Low interest rates are disguising the fragility of Europe's recovery. Photographer: Getty Images
Low interest rates are disguising the fragility of Europe's recovery. Photographer: Getty Images

Feel happy for Portugal, which just raised 750 million euros ($1 billion) with a bond yielding just 3.57 percent, despite still being in an international bailout caused by a near-bankruptcy. And pop some champagne for French cable operator Numericable, which recently issued $21 billion (no, not a typo) worth of junk bonds of various durations, yielding from 4.875 percent to 6.25 percent – the order book was subscribed for more than $100 billion.

These credit windfalls, however, smack of desperation among investors. Tortured by low interest rates, they are snapping up increasingly exotic and risky securities in the hunt for returns in a trend that is quite simply dangerous. Cheap credit is inspiring the same kind of financial creativity that led to the 2008 crisis.

Europe is seeing a boom in so-called CoCo, or contingent convertible, bonds issued by banks to shore up capital. Investors in these securities are wiped out or forced to convert the bonds to stock, if the issuer's capital falls under a certain threshold, or if regulators consider the bank ripe for a bailout. Banks have sold about $75 billion of the securities since 2009, and about $100 billion worth are expected to hit this market in this calendar year. German banks such as Deutsche Bank AG and Commerzbank AG, as well as some smaller players, are about to join the fun: Germany's finance ministry has made coupons on CoCos tax deductible.

The CoCo idea is fashionable among regulators and in line with Europe's new bank failure resolution mechanism, under which investors, rather than tax payers, should be first in line to pay for saving faltering banks. Yet investors may be underestimating the risks. Asset managers have bought more than 60 percent of seven recent issues by big banks like the U.K.'s Barclays PLC and Spain's Banco Santander SA, which means that retail investors – those same taxpayers – are unwittingly on the receiving end of the risk, the scale of which is hard to pin down.

The big agencies are only beginning to rate this class of securities and Standard & Poor's guidelines say CoCo ratings have to be at least two notches below the issuers' main ones. The only way to hedge the risk is to buy put options on the issuing banks' stock or short it, creating the potential for a "death spiral" should things go wrong. Credit default swaps on CoCos will only become available in September.
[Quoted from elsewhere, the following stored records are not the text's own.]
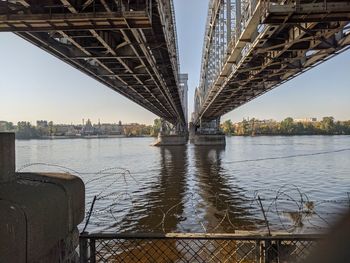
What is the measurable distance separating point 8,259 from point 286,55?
2354 cm

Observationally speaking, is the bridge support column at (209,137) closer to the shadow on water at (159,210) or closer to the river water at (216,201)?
the river water at (216,201)

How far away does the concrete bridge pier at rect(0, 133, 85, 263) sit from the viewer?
3.19 meters

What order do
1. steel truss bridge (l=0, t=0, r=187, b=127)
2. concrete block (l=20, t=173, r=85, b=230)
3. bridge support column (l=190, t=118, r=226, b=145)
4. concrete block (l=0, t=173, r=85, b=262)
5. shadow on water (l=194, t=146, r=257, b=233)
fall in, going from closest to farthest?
concrete block (l=0, t=173, r=85, b=262) < concrete block (l=20, t=173, r=85, b=230) < steel truss bridge (l=0, t=0, r=187, b=127) < shadow on water (l=194, t=146, r=257, b=233) < bridge support column (l=190, t=118, r=226, b=145)

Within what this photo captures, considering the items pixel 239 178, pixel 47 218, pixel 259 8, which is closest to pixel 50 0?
pixel 259 8

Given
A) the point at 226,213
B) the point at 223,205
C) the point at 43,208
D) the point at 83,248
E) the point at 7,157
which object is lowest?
the point at 223,205

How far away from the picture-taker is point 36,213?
11.5ft

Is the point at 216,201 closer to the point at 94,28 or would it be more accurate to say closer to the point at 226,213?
the point at 226,213

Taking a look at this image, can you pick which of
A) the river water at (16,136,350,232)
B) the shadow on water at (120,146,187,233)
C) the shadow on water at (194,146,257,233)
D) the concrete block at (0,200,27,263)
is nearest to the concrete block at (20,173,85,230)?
the concrete block at (0,200,27,263)

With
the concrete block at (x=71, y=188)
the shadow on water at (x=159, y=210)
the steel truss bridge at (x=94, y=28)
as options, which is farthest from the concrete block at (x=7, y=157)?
the shadow on water at (x=159, y=210)

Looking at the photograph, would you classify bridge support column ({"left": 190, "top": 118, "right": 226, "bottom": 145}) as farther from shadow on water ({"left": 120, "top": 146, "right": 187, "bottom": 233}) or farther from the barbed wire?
the barbed wire

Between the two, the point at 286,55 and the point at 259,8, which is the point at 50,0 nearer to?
the point at 259,8

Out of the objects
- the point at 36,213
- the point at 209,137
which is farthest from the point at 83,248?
the point at 209,137

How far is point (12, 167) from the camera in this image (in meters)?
4.06

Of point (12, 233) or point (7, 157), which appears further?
point (7, 157)
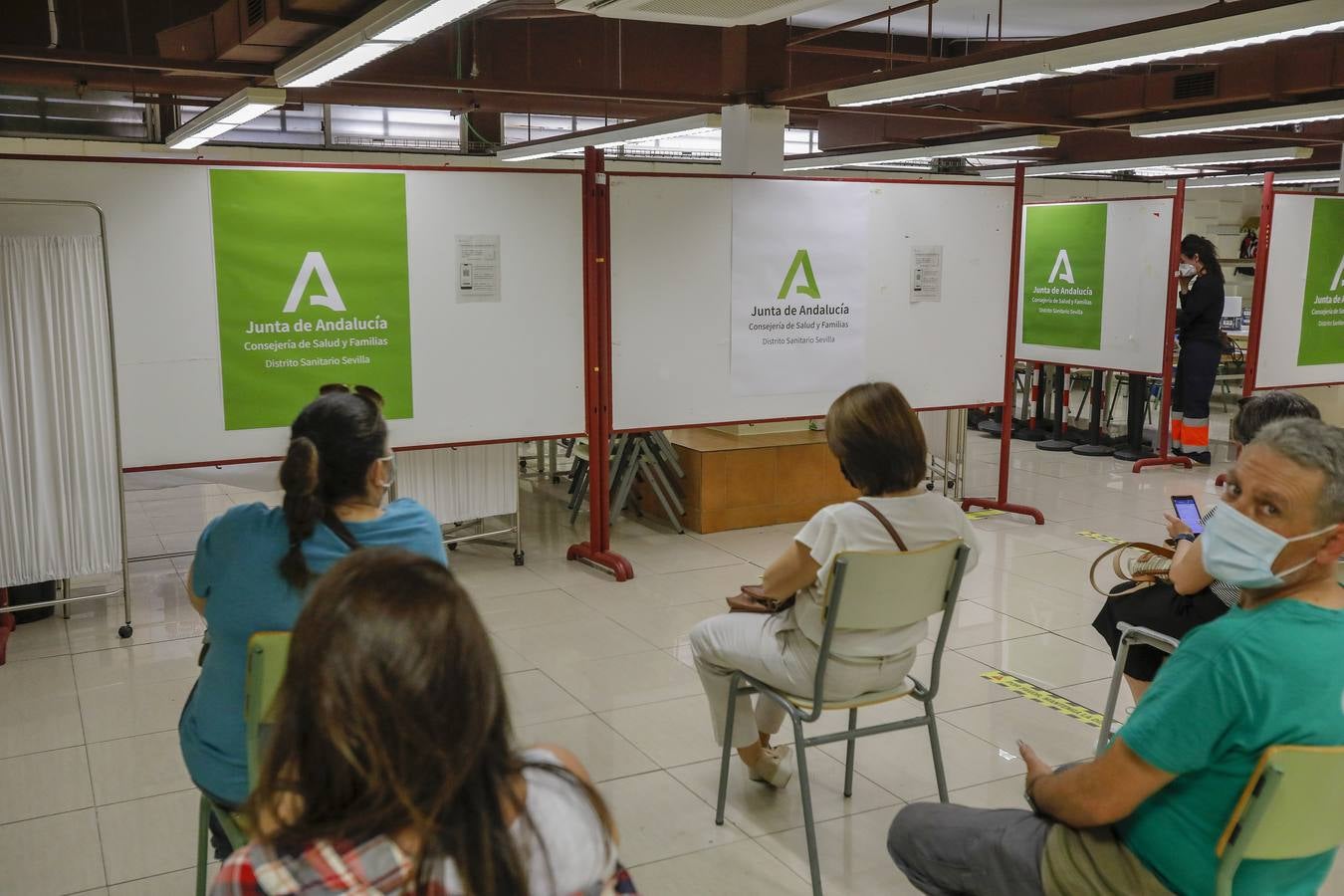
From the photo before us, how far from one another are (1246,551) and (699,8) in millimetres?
2587

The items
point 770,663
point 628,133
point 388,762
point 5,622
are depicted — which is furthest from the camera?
point 628,133

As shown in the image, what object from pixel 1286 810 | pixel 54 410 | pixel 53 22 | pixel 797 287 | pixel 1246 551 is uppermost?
pixel 53 22

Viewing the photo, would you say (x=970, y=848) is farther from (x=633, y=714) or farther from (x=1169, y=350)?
(x=1169, y=350)

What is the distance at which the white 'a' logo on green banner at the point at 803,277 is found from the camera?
6172mm

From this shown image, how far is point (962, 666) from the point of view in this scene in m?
4.48

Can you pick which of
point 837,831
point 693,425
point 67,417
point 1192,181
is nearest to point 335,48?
point 67,417

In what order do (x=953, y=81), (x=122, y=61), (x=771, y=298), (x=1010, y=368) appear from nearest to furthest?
(x=953, y=81) < (x=122, y=61) < (x=771, y=298) < (x=1010, y=368)

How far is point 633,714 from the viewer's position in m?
4.00

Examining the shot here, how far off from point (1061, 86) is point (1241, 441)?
19.3 ft

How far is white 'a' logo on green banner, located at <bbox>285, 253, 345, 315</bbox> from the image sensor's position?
511 cm

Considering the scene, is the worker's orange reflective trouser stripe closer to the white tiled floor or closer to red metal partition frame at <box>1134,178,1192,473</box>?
red metal partition frame at <box>1134,178,1192,473</box>

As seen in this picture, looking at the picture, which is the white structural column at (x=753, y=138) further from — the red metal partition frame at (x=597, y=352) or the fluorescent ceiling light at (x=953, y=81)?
the red metal partition frame at (x=597, y=352)

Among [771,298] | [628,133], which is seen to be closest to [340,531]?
[771,298]

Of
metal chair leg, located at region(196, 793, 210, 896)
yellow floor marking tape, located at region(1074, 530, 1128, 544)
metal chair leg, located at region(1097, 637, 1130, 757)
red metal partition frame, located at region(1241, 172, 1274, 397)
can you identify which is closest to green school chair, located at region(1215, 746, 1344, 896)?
metal chair leg, located at region(1097, 637, 1130, 757)
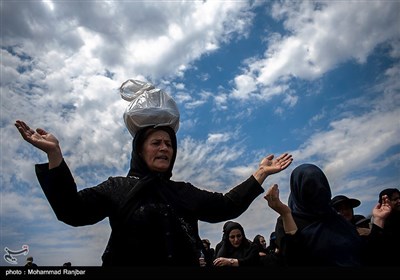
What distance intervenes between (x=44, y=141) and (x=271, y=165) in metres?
1.88

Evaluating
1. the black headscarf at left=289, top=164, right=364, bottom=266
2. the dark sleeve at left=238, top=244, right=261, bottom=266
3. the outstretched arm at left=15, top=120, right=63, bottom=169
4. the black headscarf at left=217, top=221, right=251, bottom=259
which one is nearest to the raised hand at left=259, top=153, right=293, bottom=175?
the black headscarf at left=289, top=164, right=364, bottom=266

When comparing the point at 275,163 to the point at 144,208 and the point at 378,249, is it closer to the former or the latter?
the point at 144,208

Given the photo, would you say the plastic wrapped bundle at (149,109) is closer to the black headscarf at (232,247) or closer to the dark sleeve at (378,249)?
the dark sleeve at (378,249)

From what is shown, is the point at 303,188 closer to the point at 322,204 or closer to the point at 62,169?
the point at 322,204

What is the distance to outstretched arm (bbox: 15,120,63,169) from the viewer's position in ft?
8.53

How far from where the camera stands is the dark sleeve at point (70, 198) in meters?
2.56

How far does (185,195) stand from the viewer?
10.00 ft

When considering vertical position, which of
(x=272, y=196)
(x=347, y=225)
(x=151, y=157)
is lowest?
(x=347, y=225)

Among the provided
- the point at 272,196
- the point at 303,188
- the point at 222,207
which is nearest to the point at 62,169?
the point at 222,207

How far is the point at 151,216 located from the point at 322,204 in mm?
1801

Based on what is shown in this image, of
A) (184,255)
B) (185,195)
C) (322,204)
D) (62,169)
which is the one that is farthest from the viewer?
(322,204)

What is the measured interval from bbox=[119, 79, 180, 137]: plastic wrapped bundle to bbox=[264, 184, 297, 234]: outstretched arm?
1.02m

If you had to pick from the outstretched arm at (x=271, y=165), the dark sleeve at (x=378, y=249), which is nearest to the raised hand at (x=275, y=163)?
the outstretched arm at (x=271, y=165)

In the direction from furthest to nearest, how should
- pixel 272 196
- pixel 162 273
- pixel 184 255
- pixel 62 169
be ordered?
pixel 272 196 → pixel 184 255 → pixel 62 169 → pixel 162 273
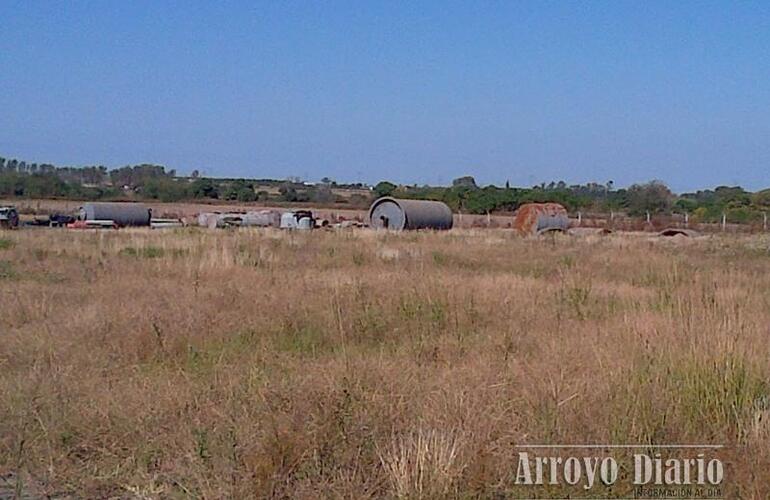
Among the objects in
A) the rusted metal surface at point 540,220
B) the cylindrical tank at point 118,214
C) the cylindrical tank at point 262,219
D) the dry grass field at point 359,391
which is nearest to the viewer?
the dry grass field at point 359,391

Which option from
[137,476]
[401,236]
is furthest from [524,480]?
[401,236]

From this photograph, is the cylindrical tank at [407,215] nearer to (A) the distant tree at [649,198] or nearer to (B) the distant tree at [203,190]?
(A) the distant tree at [649,198]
Another booming asset class is catastrophe bonds, sold by insurance companies to pass on all sorts of natural disaster risks. This is a much smaller market than the CoCos, with only $1.585 billion of the bonds issued in the first quarter of 2014, according to the specialized research company Artemis, but the quarter set an all-time record in cat bond issuance with 11 transactions. This quarter will see even more capital raised in this way. Payouts on most of these bonds depend on the absence of damage in the U.S. from storms serious enough to have a name. Though the quarterly yields on cat bonds have dropped to about 5.2 percent from almost 10 percent two years ago, this is still an attractive proposition these days, an alternative to corporate junk bonds that now offer returns too low to be compatible with the traditional meaning of "junk."

Low interest rates are great for European governments happily increasing their already oppressive debt burdens. They are also nice for creating the impression that European economies are growing – at rates scarcely discernible from zero. Yet glorified bets on U.S. weather patterns and the capital levels of European banks are inherently shaky investments. And blockbuster junk bond issues such as Numericable's are downright scary – no matter how good the company's prospects may look after winning a bidding war to buy the French mobile operator, SFR, from Vivendi SA.

The markets, especially European ones, are full of potentially misunderstood risks. That is the underwater part of the iceberg they call Europe's economic recovery. The only clear beneficiaries of the trend are the ratings agencies, which are reporting record first-quarter profits. They are happy to see more issuers and products in the market because these, rather than investors, are cash cows for the ratings agencies. Just like before the crisis.